Route of Administration

Oral

Bioavailability

Not known, probably high

Plasma protein binding

90%

Half-life

27 hours

Metabolism

Hepatic

Elimination

Renal

Important side-effects

Cardiac Valvulopathy. All patients should undergo a cardiovascular evaluation, including echocardiogram to assess the potential presence of valvular disease. If valvular disease is detected, the patient should not be treated with pergolide. Pergolide should be discontinued if an echocardiogram reveals new valvular regurgitation, valvular restriction or valve leaflet thickening. The risk of developing valvular disease is dose dependent.

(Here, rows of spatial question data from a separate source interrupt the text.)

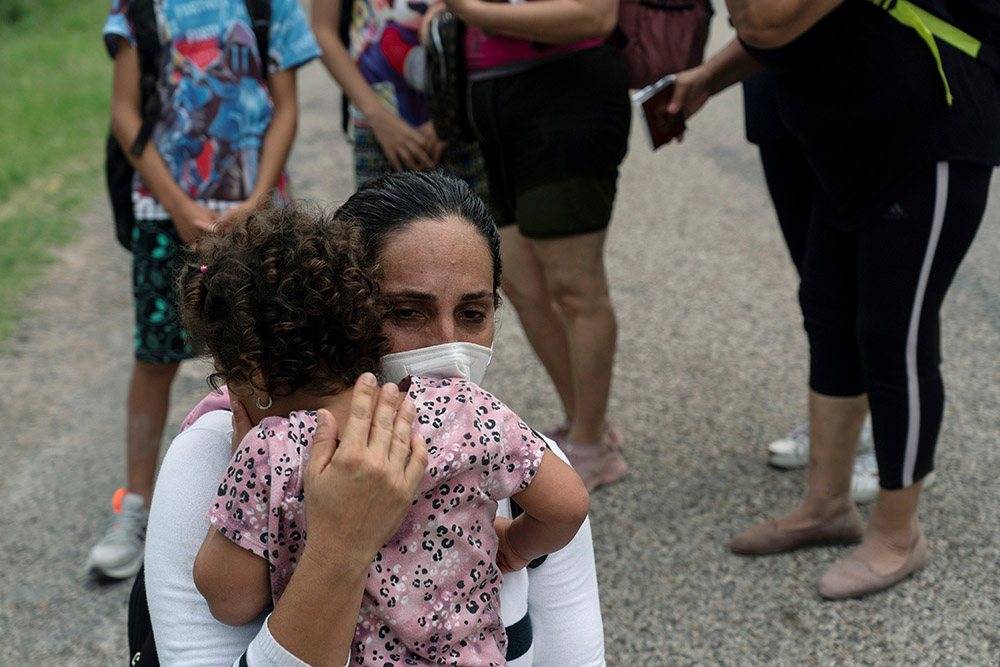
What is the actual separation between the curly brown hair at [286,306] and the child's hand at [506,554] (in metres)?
0.30

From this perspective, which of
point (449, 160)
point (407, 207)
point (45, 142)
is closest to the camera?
point (407, 207)

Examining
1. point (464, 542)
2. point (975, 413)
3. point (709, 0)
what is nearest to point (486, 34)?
point (709, 0)

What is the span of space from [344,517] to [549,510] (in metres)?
0.30

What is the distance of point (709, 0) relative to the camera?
295 cm

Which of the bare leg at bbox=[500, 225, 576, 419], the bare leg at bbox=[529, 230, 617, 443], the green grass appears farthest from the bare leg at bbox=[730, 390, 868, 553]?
the green grass

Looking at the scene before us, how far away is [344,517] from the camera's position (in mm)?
1142

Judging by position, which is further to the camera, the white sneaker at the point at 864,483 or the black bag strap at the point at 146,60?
the white sneaker at the point at 864,483

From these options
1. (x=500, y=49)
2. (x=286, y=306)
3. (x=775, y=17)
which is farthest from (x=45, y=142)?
(x=286, y=306)

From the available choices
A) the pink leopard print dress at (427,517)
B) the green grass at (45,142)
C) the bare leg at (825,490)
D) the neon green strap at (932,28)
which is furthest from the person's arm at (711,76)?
the green grass at (45,142)

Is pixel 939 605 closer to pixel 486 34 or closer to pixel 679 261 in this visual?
pixel 486 34

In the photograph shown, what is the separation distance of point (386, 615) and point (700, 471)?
7.48 ft

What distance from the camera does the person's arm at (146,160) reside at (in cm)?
279

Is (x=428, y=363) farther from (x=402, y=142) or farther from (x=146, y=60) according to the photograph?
(x=146, y=60)

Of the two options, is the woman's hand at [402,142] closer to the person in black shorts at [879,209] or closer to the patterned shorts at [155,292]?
the patterned shorts at [155,292]
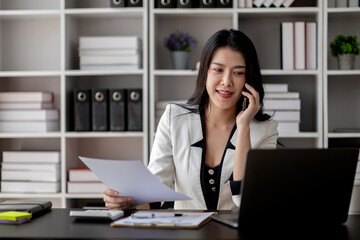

Extracardiac Fibrotic Reactions.

• Pleuro-pulmonary disease
• Renal insufficiency or ureteral/abdominal vascular obstruction.
• Pericardial fibrosis.

Nausea, vomiting.

Somnolence, depression.

Orthostatism.

Recommended dose

Start with 0.05 mg / day divided in 3 doses for the first 2 days.

Gradually increase by increments of 0.1-0.15 mg/day every third day over the next 12 days.

The dosage may then be increased by 0.25 mg/day every third day until optimal dose is reached.

The mean therapeutic daily dosage of Permax is 3 mg/day divided in 3 doses.

Doses of pergolide above 5 mg/day are not recommended.

Renal impairment

Limited data exist on the safety of pergolide in patients with impaired renal function.

Hepatic impairment

Limited data exist on the safety of pergolide in patients with impaired hepatic function.